-- Extracted information --
● ● ● ● ●

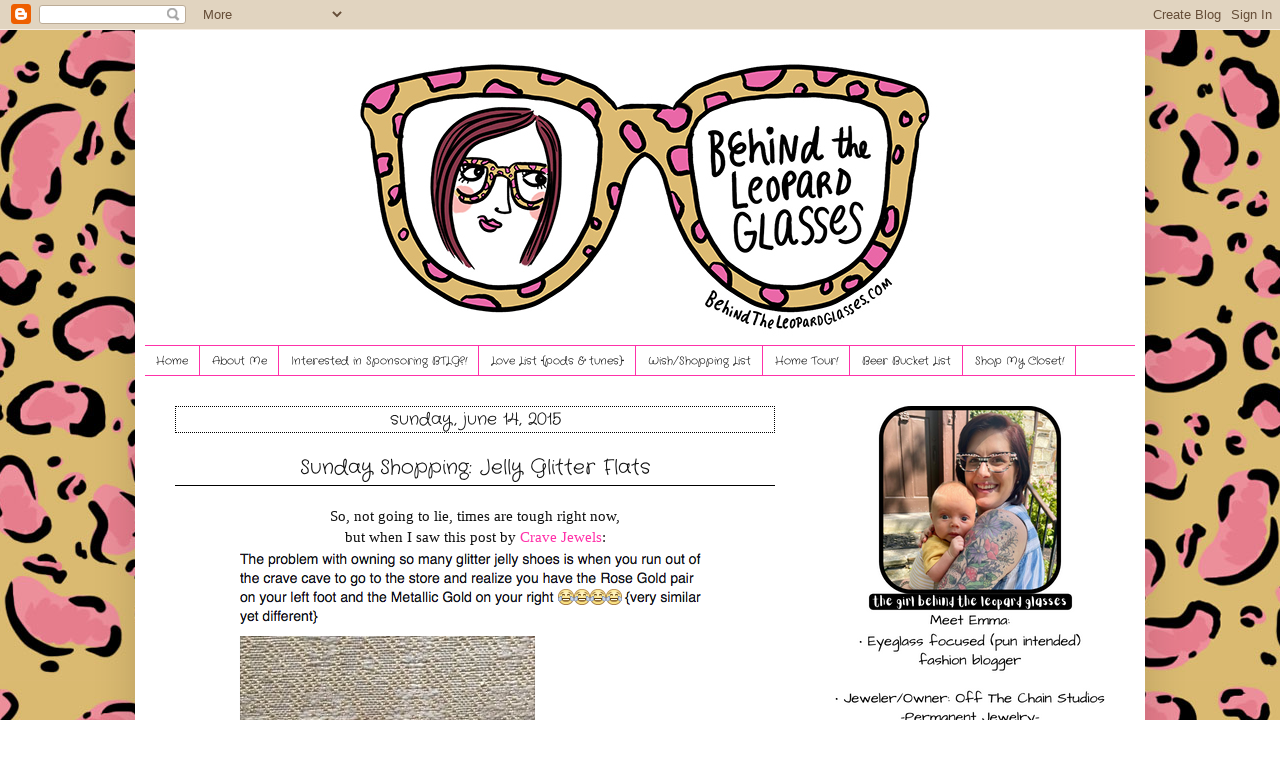

--- FILE ---
content_type: text/html; charset=UTF-8
request_url: http://www.behindtheleopardglasses.com/b/stats?style=BLACK_TRANSPARENT&timeRange=ALL_TIME&token=APq4FmAvPGjE822SV4WDvc5riDzKqmvFk6xxLt3LWT8Xlnbq4ysR6JGnPFE_28EAfqi-zUrT1uPJzqb9qa-iJP5LMELzPjx3Pw
body_size: 265
content:
{"total":2202309,"sparklineOptions":{"backgroundColor":{"fillOpacity":0.1,"fill":"#000000"},"series":[{"areaOpacity":0.3,"color":"#202020"}]},"sparklineData":[[0,36],[1,43],[2,43],[3,51],[4,57],[5,63],[6,81],[7,53],[8,49],[9,65],[10,95],[11,48],[12,49],[13,45],[14,57],[15,43],[16,54],[17,84],[18,78],[19,55],[20,80],[21,85],[22,97],[23,99],[24,34],[25,47],[26,76],[27,39],[28,59],[29,3]],"nextTickMs":276923}

--- FILE ---
content_type: text/html; charset=utf-8
request_url: https://www.google.com/recaptcha/api2/aframe
body_size: 249
content:
<!DOCTYPE HTML><html><head><meta http-equiv="content-type" content="text/html; charset=UTF-8"></head><body><script nonce="-eldWz7IZ-zytcv8OGfS8w">/** Anti-fraud and anti-abuse applications only. See google.com/recaptcha */ try{var clients={'sodar':'https://pagead2.googlesyndication.com/pagead/sodar?'};window.addEventListener("message",function(a){try{if(a.source===window.parent){var b=JSON.parse(a.data);var c=clients[b['id']];if(c){var d=document.createElement('img');d.src=c+b['params']+'&rc='+(localStorage.getItem("rc::a")?sessionStorage.getItem("rc::b"):"");window.document.body.appendChild(d);sessionStorage.setItem("rc::e",parseInt(sessionStorage.getItem("rc::e")||0)+1);localStorage.setItem("rc::h",'1768965354708');}}}catch(b){}});window.parent.postMessage("_grecaptcha_ready", "*");}catch(b){}</script></body></html>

● ● ● ● ●

Leave out the pictures and reproduce the rest of the listing exactly.

--- FILE ---
content_type: text/html; charset=UTF-8
request_url: http://www.behindtheleopardglasses.com/b/stats?style=BLACK_TRANSPARENT&timeRange=ALL_TIME&token=APq4FmAvPGjE822SV4WDvc5riDzKqmvFk6xxLt3LWT8Xlnbq4ysR6JGnPFE_28EAfqi-zUrT1uPJzqb9qa-iJP5LMELzPjx3Pw
body_size: 265
content:
{"total":2202309,"sparklineOptions":{"backgroundColor":{"fillOpacity":0.1,"fill":"#000000"},"series":[{"areaOpacity":0.3,"color":"#202020"}]},"sparklineData":[[0,36],[1,43],[2,43],[3,51],[4,57],[5,63],[6,81],[7,53],[8,49],[9,65],[10,95],[11,48],[12,49],[13,45],[14,57],[15,43],[16,54],[17,84],[18,78],[19,55],[20,80],[21,85],[22,97],[23,99],[24,34],[25,47],[26,76],[27,39],[28,59],[29,3]],"nextTickMs":276923}

--- FILE ---
content_type: text/html; charset=utf-8
request_url: https://www.google.com/recaptcha/api2/aframe
body_size: 249
content:
<!DOCTYPE HTML><html><head><meta http-equiv="content-type" content="text/html; charset=UTF-8"></head><body><script nonce="-eldWz7IZ-zytcv8OGfS8w">/** Anti-fraud and anti-abuse applications only. See google.com/recaptcha */ try{var clients={'sodar':'https://pagead2.googlesyndication.com/pagead/sodar?'};window.addEventListener("message",function(a){try{if(a.source===window.parent){var b=JSON.parse(a.data);var c=clients[b['id']];if(c){var d=document.createElement('img');d.src=c+b['params']+'&rc='+(localStorage.getItem("rc::a")?sessionStorage.getItem("rc::b"):"");window.document.body.appendChild(d);sessionStorage.setItem("rc::e",parseInt(sessionStorage.getItem("rc::e")||0)+1);localStorage.setItem("rc::h",'1768965354708');}}}catch(b){}});window.parent.postMessage("_grecaptcha_ready", "*");}catch(b){}</script></body></html>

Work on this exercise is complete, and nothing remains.